Data to use:
==========

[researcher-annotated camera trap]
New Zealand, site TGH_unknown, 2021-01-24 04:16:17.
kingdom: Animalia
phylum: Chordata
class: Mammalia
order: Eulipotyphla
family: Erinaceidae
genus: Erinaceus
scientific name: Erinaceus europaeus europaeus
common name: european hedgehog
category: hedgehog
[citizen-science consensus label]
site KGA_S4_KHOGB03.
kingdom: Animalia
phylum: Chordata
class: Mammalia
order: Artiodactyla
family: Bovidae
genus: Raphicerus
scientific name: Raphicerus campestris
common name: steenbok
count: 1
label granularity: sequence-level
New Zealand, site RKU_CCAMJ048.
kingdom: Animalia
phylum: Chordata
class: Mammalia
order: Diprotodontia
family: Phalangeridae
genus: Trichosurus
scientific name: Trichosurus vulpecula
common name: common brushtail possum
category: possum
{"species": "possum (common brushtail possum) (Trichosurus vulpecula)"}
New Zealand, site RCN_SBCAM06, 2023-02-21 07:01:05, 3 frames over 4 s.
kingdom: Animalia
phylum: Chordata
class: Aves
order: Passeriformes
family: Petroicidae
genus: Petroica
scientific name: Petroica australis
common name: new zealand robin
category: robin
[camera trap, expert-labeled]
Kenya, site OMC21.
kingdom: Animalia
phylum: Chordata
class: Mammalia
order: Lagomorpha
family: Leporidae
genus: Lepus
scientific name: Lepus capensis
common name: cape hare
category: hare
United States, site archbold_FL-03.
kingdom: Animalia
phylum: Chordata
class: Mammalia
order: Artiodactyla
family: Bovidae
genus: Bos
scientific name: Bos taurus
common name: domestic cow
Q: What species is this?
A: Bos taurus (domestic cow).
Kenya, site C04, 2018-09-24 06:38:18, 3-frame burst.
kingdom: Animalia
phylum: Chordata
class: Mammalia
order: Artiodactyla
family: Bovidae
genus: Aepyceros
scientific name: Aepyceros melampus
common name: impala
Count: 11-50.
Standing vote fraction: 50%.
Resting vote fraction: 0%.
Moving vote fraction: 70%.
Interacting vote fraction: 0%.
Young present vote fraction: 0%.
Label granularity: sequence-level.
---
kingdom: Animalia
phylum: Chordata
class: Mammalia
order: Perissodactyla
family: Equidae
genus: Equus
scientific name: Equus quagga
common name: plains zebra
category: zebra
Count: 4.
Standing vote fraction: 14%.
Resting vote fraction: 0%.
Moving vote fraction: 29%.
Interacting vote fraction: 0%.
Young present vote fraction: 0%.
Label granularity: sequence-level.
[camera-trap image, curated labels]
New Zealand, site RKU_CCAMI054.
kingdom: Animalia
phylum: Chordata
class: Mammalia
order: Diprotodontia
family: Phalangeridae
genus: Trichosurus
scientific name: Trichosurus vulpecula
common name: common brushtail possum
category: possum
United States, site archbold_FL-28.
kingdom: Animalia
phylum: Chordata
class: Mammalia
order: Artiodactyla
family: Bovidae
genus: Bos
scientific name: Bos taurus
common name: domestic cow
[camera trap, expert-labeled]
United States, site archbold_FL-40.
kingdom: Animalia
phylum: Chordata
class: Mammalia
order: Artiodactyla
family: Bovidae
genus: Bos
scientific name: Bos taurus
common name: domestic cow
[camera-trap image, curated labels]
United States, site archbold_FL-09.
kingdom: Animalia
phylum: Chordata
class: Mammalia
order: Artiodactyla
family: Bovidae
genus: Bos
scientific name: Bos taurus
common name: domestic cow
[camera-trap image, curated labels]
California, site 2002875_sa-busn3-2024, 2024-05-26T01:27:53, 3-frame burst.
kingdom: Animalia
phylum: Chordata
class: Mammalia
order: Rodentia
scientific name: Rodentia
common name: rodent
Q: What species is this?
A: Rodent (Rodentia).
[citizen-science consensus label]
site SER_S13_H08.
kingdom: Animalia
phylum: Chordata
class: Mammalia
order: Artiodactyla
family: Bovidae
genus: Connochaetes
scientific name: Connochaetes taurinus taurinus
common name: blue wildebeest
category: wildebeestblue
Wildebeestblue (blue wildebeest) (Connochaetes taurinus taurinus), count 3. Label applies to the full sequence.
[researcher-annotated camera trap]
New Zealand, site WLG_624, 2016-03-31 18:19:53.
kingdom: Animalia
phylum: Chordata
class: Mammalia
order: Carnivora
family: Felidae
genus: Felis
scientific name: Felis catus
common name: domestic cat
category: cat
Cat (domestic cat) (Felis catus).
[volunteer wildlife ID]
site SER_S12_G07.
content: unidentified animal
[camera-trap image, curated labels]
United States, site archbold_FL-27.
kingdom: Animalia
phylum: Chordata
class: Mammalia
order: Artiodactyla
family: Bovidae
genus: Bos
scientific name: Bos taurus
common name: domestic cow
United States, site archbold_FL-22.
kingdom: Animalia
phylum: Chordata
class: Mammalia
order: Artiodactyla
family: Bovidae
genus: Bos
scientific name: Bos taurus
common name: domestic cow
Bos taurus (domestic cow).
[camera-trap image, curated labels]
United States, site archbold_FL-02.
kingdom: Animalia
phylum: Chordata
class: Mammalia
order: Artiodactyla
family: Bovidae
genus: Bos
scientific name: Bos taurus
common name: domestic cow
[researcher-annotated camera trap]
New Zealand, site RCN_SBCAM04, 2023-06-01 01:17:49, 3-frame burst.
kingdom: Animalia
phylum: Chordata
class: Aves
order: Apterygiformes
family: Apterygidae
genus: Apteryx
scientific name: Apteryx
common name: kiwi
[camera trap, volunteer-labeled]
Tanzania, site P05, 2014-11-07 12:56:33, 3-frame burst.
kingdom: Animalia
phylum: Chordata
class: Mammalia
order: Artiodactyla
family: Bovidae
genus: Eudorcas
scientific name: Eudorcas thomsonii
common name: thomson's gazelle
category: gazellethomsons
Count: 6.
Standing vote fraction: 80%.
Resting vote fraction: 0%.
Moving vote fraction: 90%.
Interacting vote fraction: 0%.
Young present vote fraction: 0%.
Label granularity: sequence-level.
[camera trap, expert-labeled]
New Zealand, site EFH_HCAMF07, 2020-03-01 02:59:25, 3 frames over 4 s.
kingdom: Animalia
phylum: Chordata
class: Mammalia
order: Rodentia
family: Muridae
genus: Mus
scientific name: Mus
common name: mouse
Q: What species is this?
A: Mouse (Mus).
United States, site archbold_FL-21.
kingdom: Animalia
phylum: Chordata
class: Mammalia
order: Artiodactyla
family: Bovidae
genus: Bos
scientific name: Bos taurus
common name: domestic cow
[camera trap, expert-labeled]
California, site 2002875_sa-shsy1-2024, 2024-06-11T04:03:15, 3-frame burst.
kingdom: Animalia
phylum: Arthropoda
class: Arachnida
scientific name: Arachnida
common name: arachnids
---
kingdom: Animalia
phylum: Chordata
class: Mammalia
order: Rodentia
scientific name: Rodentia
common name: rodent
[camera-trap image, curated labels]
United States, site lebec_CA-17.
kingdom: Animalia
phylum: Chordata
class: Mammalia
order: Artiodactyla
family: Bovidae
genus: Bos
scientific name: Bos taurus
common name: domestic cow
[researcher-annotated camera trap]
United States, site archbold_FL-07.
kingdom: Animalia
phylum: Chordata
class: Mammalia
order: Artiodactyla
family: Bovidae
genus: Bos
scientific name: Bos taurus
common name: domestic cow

==========

Required work: This task calls for the material above to be duplicated verbatim.

Response to this task:
[researcher-annotated camera trap]
New Zealand, site TGH_unknown, 2021-01-24 04:16:17.
kingdom: Animalia
phylum: Chordata
class: Mammalia
order: Eulipotyphla
family: Erinaceidae
genus: Erinaceus
scientific name: Erinaceus europaeus europaeus
common name: european hedgehog
category: hedgehog
[citizen-science consensus label]
site KGA_S4_KHOGB03.
kingdom: Animalia
phylum: Chordata
class: Mammalia
order: Artiodactyla
family: Bovidae
genus: Raphicerus
scientific name: Raphicerus campestris
common name: steenbok
count: 1
label granularity: sequence-level
New Zealand, site RKU_CCAMJ048.
kingdom: Animalia
phylum: Chordata
class: Mammalia
order: Diprotodontia
family: Phalangeridae
genus: Trichosurus
scientific name: Trichosurus vulpecula
common name: common brushtail possum
category: possum
{"species": "possum (common brushtail possum) (Trichosurus vulpecula)"}
New Zealand, site RCN_SBCAM06, 2023-02-21 07:01:05, 3 frames over 4 s.
kingdom: Animalia
phylum: Chordata
class: Aves
order: Passeriformes
family: Petroicidae
genus: Petroica
scientific name: Petroica australis
common name: new zealand robin
category: robin
[camera trap, expert-labeled]
Kenya, site OMC21.
kingdom: Animalia
phylum: Chordata
class: Mammalia
order: Lagomorpha
family: Leporidae
genus: Lepus
scientific name: Lepus capensis
common name: cape hare
category: hare
United States, site archbold_FL-03.
kingdom: Animalia
phylum: Chordata
class: Mammalia
order: Artiodactyla
family: Bovidae
genus: Bos
scientific name: Bos taurus
common name: domestic cow
Q: What species is this?
A: Bos taurus (domestic cow).
Kenya, site C04, 2018-09-24 06:38:18, 3-frame burst.
kingdom: Animalia
phylum: Chordata
class: Mammalia
order: Artiodactyla
family: Bovidae
genus: Aepyceros
scientific name: Aepyceros melampus
common name: impala
Count: 11-50.
Standing vote fraction: 50%.
Resting vote fraction: 0%.
Moving vote fraction: 70%.
Interacting vote fraction: 0%.
Young present vote fraction: 0%.
Label granularity: sequence-level.
---
kingdom: Animalia
phylum: Chordata
class: Mammalia
order: Perissodactyla
family: Equidae
genus: Equus
scientific name: Equus quagga
common name: plains zebra
category: zebra
Count: 4.
Standing vote fraction: 14%.
Resting vote fraction: 0%.
Moving vote fraction: 29%.
Interacting vote fraction: 0%.
Young present vote fraction: 0%.
Label granularity: sequence-level.
[camera-trap image, curated labels]
New Zealand, site RKU_CCAMI054.
kingdom: Animalia
phylum: Chordata
class: Mammalia
order: Diprotodontia
family: Phalangeridae
genus: Trichosurus
scientific name: Trichosurus vulpecula
common name: common brushtail possum
category: possum
United States, site archbold_FL-28.
kingdom: Animalia
phylum: Chordata
class: Mammalia
order: Artiodactyla
family: Bovidae
genus: Bos
scientific name: Bos taurus
common name: domestic cow
[camera trap, expert-labeled]
United States, site archbold_FL-40.
kingdom: Animalia
phylum: Chordata
class: Mammalia
order: Artiodactyla
family: Bovidae
genus: Bos
scientific name: Bos taurus
common name: domestic cow
[camera-trap image, curated labels]
United States, site archbold_FL-09.
kingdom: Animalia
phylum: Chordata
class: Mammalia
order: Artiodactyla
family: Bovidae
genus: Bos
scientific name: Bos taurus
common name: domestic cow
[camera-trap image, curated labels]
California, site 2002875_sa-busn3-2024, 2024-05-26T01:27:53, 3-frame burst.
kingdom: Animalia
phylum: Chordata
class: Mammalia
order: Rodentia
scientific name: Rodentia
common name: rodent
Q: What species is this?
A: Rodent (Rodentia).
[citizen-science consensus label]
site SER_S13_H08.
kingdom: Animalia
phylum: Chordata
class: Mammalia
order: Artiodactyla
family: Bovidae
genus: Connochaetes
scientific name: Connochaetes taurinus taurinus
common name: blue wildebeest
category: wildebeestblue
Wildebeestblue (blue wildebeest) (Connochaetes taurinus taurinus), count 3. Label applies to the full sequence.
[researcher-annotated camera trap]
New Zealand, site WLG_624, 2016-03-31 18:19:53.
kingdom: Animalia
phylum: Chordata
class: Mammalia
order: Carnivora
family: Felidae
genus: Felis
scientific name: Felis catus
common name: domestic cat
category: cat
Cat (domestic cat) (Felis catus).
[volunteer wildlife ID]
site SER_S12_G07.
content: unidentified animal
[camera-trap image, curated labels]
United States, site archbold_FL-27.
kingdom: Animalia
phylum: Chordata
class: Mammalia
order: Artiodactyla
family: Bovidae
genus: Bos
scientific name: Bos taurus
common name: domestic cow
United States, site archbold_FL-22.
kingdom: Animalia
phylum: Chordata
class: Mammalia
order: Artiodactyla
family: Bovidae
genus: Bos
scientific name: Bos taurus
common name: domestic cow
Bos taurus (domestic cow).
[camera-trap image, curated labels]
United States, site archbold_FL-02.
kingdom: Animalia
phylum: Chordata
class: Mammalia
order: Artiodactyla
family: Bovidae
genus: Bos
scientific name: Bos taurus
common name: domestic cow
[researcher-annotated camera trap]
New Zealand, site RCN_SBCAM04, 2023-06-01 01:17:49, 3-frame burst.
kingdom: Animalia
phylum: Chordata
class: Aves
order: Apterygiformes
family: Apterygidae
genus: Apteryx
scientific name: Apteryx
common name: kiwi
[camera trap, volunteer-labeled]
Tanzania, site P05, 2014-11-07 12:56:33, 3-frame burst.
kingdom: Animalia
phylum: Chordata
class: Mammalia
order: Artiodactyla
family: Bovidae
genus: Eudorcas
scientific name: Eudorcas thomsonii
common name: thomson's gazelle
category: gazellethomsons
Count: 6.
Standing vote fraction: 80%.
Resting vote fraction: 0%.
Moving vote fraction: 90%.
Interacting vote fraction: 0%.
Young present vote fraction: 0%.
Label granularity: sequence-level.
[camera trap, expert-labeled]
New Zealand, site EFH_HCAMF07, 2020-03-01 02:59:25, 3 frames over 4 s.
kingdom: Animalia
phylum: Chordata
class: Mammalia
order: Rodentia
family: Muridae
genus: Mus
scientific name: Mus
common name: mouse
Q: What species is this?
A: Mouse (Mus).
United States, site archbold_FL-21.
kingdom: Animalia
phylum: Chordata
class: Mammalia
order: Artiodactyla
family: Bovidae
genus: Bos
scientific name: Bos taurus
common name: domestic cow
[camera trap, expert-labeled]
California, site 2002875_sa-shsy1-2024, 2024-06-11T04:03:15, 3-frame burst.
kingdom: Animalia
phylum: Arthropoda
class: Arachnida
scientific name: Arachnida
common name: arachnids
---
kingdom: Animalia
phylum: Chordata
class: Mammalia
order: Rodentia
scientific name: Rodentia
common name: rodent
[camera-trap image, curated labels]
United States, site lebec_CA-17.
kingdom: Animalia
phylum: Chordata
class: Mammalia
order: Artiodactyla
family: Bovidae
genus: Bos
scientific name: Bos taurus
common name: domestic cow
[researcher-annotated camera trap]
United States, site archbold_FL-07.
kingdom: Animalia
phylum: Chordata
class: Mammalia
order: Artiodactyla
family: Bovidae
genus: Bos
scientific name: Bos taurus
common name: domestic cow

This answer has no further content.